Task details: Output all records verbatim.

Materials provided:

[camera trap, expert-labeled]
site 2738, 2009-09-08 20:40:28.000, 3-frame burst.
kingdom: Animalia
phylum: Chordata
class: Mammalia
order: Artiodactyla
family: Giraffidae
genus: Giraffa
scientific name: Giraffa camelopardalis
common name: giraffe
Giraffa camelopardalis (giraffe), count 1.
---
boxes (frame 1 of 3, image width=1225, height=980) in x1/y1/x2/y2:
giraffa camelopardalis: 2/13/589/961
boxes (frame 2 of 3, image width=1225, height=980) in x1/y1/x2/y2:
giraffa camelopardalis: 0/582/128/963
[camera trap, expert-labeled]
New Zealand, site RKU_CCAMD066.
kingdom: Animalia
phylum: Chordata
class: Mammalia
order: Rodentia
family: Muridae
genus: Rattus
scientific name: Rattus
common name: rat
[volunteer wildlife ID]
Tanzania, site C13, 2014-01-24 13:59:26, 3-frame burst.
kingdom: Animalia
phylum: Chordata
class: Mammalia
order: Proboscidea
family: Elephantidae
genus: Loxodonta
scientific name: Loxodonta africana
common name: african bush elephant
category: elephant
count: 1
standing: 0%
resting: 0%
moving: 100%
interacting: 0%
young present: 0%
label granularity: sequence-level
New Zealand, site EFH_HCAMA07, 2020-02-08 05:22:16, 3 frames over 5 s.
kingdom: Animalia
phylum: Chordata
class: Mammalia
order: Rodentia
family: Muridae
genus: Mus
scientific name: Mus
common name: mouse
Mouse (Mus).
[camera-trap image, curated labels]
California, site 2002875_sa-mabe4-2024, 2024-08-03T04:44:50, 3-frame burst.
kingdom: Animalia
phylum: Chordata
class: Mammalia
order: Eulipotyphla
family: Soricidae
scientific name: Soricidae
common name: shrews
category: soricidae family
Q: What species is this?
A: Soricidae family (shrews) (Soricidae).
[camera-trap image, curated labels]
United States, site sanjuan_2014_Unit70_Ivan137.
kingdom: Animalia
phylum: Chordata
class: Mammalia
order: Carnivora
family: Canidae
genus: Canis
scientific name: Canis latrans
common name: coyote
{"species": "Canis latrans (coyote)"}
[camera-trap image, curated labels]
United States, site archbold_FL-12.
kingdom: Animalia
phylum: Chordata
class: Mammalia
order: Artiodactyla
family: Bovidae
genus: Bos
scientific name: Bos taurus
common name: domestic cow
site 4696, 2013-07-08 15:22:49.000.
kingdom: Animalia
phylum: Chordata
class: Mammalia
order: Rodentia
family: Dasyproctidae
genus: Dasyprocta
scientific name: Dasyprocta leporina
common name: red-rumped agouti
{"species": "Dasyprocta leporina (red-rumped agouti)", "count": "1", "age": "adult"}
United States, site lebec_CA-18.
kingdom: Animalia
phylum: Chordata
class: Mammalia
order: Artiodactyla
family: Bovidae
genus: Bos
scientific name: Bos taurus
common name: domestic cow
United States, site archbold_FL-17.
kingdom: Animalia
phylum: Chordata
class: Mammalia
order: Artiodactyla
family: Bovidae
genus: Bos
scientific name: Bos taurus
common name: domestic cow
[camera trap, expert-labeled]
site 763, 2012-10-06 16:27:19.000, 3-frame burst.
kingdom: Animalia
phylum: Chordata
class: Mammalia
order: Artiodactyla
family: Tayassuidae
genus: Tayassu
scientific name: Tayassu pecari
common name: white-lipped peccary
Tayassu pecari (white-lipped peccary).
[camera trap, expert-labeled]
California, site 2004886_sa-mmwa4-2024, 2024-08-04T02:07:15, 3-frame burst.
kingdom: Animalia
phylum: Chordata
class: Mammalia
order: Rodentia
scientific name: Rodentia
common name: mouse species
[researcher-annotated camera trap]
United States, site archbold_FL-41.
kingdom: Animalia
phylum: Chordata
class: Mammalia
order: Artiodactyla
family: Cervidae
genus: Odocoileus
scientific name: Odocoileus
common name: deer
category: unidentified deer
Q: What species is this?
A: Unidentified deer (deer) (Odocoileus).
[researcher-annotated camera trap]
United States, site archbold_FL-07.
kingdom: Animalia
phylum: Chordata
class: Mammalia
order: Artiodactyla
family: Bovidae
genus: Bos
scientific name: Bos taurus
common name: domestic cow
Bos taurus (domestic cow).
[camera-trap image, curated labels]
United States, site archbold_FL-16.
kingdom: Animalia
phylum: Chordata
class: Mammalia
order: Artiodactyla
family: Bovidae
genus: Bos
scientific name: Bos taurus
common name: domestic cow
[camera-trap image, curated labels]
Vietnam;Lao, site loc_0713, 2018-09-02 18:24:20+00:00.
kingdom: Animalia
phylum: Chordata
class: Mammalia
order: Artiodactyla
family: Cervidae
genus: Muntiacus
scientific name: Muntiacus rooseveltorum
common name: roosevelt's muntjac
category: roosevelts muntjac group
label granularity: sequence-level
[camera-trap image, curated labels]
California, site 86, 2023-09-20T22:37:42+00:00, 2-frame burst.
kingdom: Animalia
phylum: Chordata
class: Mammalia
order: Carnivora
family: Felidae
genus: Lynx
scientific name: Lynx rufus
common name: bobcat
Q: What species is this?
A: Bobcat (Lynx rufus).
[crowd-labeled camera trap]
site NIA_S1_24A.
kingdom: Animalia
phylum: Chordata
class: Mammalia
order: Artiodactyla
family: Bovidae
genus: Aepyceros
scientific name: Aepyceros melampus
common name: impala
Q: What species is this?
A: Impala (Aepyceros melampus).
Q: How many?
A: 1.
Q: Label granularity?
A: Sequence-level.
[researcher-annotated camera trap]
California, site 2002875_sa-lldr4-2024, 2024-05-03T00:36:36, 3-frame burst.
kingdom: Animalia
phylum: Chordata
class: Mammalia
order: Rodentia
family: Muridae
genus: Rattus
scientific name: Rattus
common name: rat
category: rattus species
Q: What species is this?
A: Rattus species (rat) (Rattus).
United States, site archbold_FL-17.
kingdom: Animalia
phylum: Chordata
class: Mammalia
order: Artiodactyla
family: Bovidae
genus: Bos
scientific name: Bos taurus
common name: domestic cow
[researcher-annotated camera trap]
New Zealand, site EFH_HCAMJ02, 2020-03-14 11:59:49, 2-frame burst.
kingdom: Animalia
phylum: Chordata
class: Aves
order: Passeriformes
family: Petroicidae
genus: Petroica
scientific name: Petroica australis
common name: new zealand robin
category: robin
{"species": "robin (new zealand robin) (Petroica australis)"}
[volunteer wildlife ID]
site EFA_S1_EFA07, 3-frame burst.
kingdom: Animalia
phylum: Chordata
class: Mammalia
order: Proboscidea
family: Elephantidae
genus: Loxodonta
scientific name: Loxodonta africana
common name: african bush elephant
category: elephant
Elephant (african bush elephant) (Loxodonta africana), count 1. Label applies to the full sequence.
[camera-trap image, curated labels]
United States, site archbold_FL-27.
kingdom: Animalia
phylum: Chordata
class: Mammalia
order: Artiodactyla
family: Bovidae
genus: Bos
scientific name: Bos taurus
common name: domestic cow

Answer area:
[camera trap, expert-labeled]
site 2738, 2009-09-08 20:40:28.000, 3-frame burst.
kingdom: Animalia
phylum: Chordata
class: Mammalia
order: Artiodactyla
family: Giraffidae
genus: Giraffa
scientific name: Giraffa camelopardalis
common name: giraffe
Giraffa camelopardalis (giraffe), count 1.
---
boxes (frame 1 of 3, image width=1225, height=980) in x1/y1/x2/y2:
giraffa camelopardalis: 2/13/589/961
boxes (frame 2 of 3, image width=1225, height=980) in x1/y1/x2/y2:
giraffa camelopardalis: 0/582/128/963
[camera trap, expert-labeled]
New Zealand, site RKU_CCAMD066.
kingdom: Animalia
phylum: Chordata
class: Mammalia
order: Rodentia
family: Muridae
genus: Rattus
scientific name: Rattus
common name: rat
[volunteer wildlife ID]
Tanzania, site C13, 2014-01-24 13:59:26, 3-frame burst.
kingdom: Animalia
phylum: Chordata
class: Mammalia
order: Proboscidea
family: Elephantidae
genus: Loxodonta
scientific name: Loxodonta africana
common name: african bush elephant
category: elephant
count: 1
standing: 0%
resting: 0%
moving: 100%
interacting: 0%
young present: 0%
label granularity: sequence-level
New Zealand, site EFH_HCAMA07, 2020-02-08 05:22:16, 3 frames over 5 s.
kingdom: Animalia
phylum: Chordata
class: Mammalia
order: Rodentia
family: Muridae
genus: Mus
scientific name: Mus
common name: mouse
Mouse (Mus).
[camera-trap image, curated labels]
California, site 2002875_sa-mabe4-2024, 2024-08-03T04:44:50, 3-frame burst.
kingdom: Animalia
phylum: Chordata
class: Mammalia
order: Eulipotyphla
family: Soricidae
scientific name: Soricidae
common name: shrews
category: soricidae family
Q: What species is this?
A: Soricidae family (shrews) (Soricidae).
[camera-trap image, curated labels]
United States, site sanjuan_2014_Unit70_Ivan137.
kingdom: Animalia
phylum: Chordata
class: Mammalia
order: Carnivora
family: Canidae
genus: Canis
scientific name: Canis latrans
common name: coyote
{"species": "Canis latrans (coyote)"}
[camera-trap image, curated labels]
United States, site archbold_FL-12.
kingdom: Animalia
phylum: Chordata
class: Mammalia
order: Artiodactyla
family: Bovidae
genus: Bos
scientific name: Bos taurus
common name: domestic cow
site 4696, 2013-07-08 15:22:49.000.
kingdom: Animalia
phylum: Chordata
class: Mammalia
order: Rodentia
family: Dasyproctidae
genus: Dasyprocta
scientific name: Dasyprocta leporina
common name: red-rumped agouti
{"species": "Dasyprocta leporina (red-rumped agouti)", "count": "1", "age": "adult"}
United States, site lebec_CA-18.
kingdom: Animalia
phylum: Chordata
class: Mammalia
order: Artiodactyla
family: Bovidae
genus: Bos
scientific name: Bos taurus
common name: domestic cow
United States, site archbold_FL-17.
kingdom: Animalia
phylum: Chordata
class: Mammalia
order: Artiodactyla
family: Bovidae
genus: Bos
scientific name: Bos taurus
common name: domestic cow
[camera trap, expert-labeled]
site 763, 2012-10-06 16:27:19.000, 3-frame burst.
kingdom: Animalia
phylum: Chordata
class: Mammalia
order: Artiodactyla
family: Tayassuidae
genus: Tayassu
scientific name: Tayassu pecari
common name: white-lipped peccary
Tayassu pecari (white-lipped peccary).
[camera trap, expert-labeled]
California, site 2004886_sa-mmwa4-2024, 2024-08-04T02:07:15, 3-frame burst.
kingdom: Animalia
phylum: Chordata
class: Mammalia
order: Rodentia
scientific name: Rodentia
common name: mouse species
[researcher-annotated camera trap]
United States, site archbold_FL-41.
kingdom: Animalia
phylum: Chordata
class: Mammalia
order: Artiodactyla
family: Cervidae
genus: Odocoileus
scientific name: Odocoileus
common name: deer
category: unidentified deer
Q: What species is this?
A: Unidentified deer (deer) (Odocoileus).
[researcher-annotated camera trap]
United States, site archbold_FL-07.
kingdom: Animalia
phylum: Chordata
class: Mammalia
order: Artiodactyla
family: Bovidae
genus: Bos
scientific name: Bos taurus
common name: domestic cow
Bos taurus (domestic cow).
[camera-trap image, curated labels]
United States, site archbold_FL-16.
kingdom: Animalia
phylum: Chordata
class: Mammalia
order: Artiodactyla
family: Bovidae
genus: Bos
scientific name: Bos taurus
common name: domestic cow
[camera-trap image, curated labels]
Vietnam;Lao, site loc_0713, 2018-09-02 18:24:20+00:00.
kingdom: Animalia
phylum: Chordata
class: Mammalia
order: Artiodactyla
family: Cervidae
genus: Muntiacus
scientific name: Muntiacus rooseveltorum
common name: roosevelt's muntjac
category: roosevelts muntjac group
label granularity: sequence-level
[camera-trap image, curated labels]
California, site 86, 2023-09-20T22:37:42+00:00, 2-frame burst.
kingdom: Animalia
phylum: Chordata
class: Mammalia
order: Carnivora
family: Felidae
genus: Lynx
scientific name: Lynx rufus
common name: bobcat
Q: What species is this?
A: Bobcat (Lynx rufus).
[crowd-labeled camera trap]
site NIA_S1_24A.
kingdom: Animalia
phylum: Chordata
class: Mammalia
order: Artiodactyla
family: Bovidae
genus: Aepyceros
scientific name: Aepyceros melampus
common name: impala
Q: What species is this?
A: Impala (Aepyceros melampus).
Q: How many?
A: 1.
Q: Label granularity?
A: Sequence-level.
[researcher-annotated camera trap]
California, site 2002875_sa-lldr4-2024, 2024-05-03T00:36:36, 3-frame burst.
kingdom: Animalia
phylum: Chordata
class: Mammalia
order: Rodentia
family: Muridae
genus: Rattus
scientific name: Rattus
common name: rat
category: rattus species
Q: What species is this?
A: Rattus species (rat) (Rattus).
United States, site archbold_FL-17.
kingdom: Animalia
phylum: Chordata
class: Mammalia
order: Artiodactyla
family: Bovidae
genus: Bos
scientific name: Bos taurus
common name: domestic cow
[researcher-annotated camera trap]
New Zealand, site EFH_HCAMJ02, 2020-03-14 11:59:49, 2-frame burst.
kingdom: Animalia
phylum: Chordata
class: Aves
order: Passeriformes
family: Petroicidae
genus: Petroica
scientific name: Petroica australis
common name: new zealand robin
category: robin
{"species": "robin (new zealand robin) (Petroica australis)"}
[volunteer wildlife ID]
site EFA_S1_EFA07, 3-frame burst.
kingdom: Animalia
phylum: Chordata
class: Mammalia
order: Proboscidea
family: Elephantidae
genus: Loxodonta
scientific name: Loxodonta africana
common name: african bush elephant
category: elephant
Elephant (african bush elephant) (Loxodonta africana), count 1. Label applies to the full sequence.
[camera-trap image, curated labels]
United States, site archbold_FL-27.
kingdom: Animalia
phylum: Chordata
class: Mammalia
order: Artiodactyla
family: Bovidae
genus: Bos
scientific name: Bos taurus
common name: domestic cow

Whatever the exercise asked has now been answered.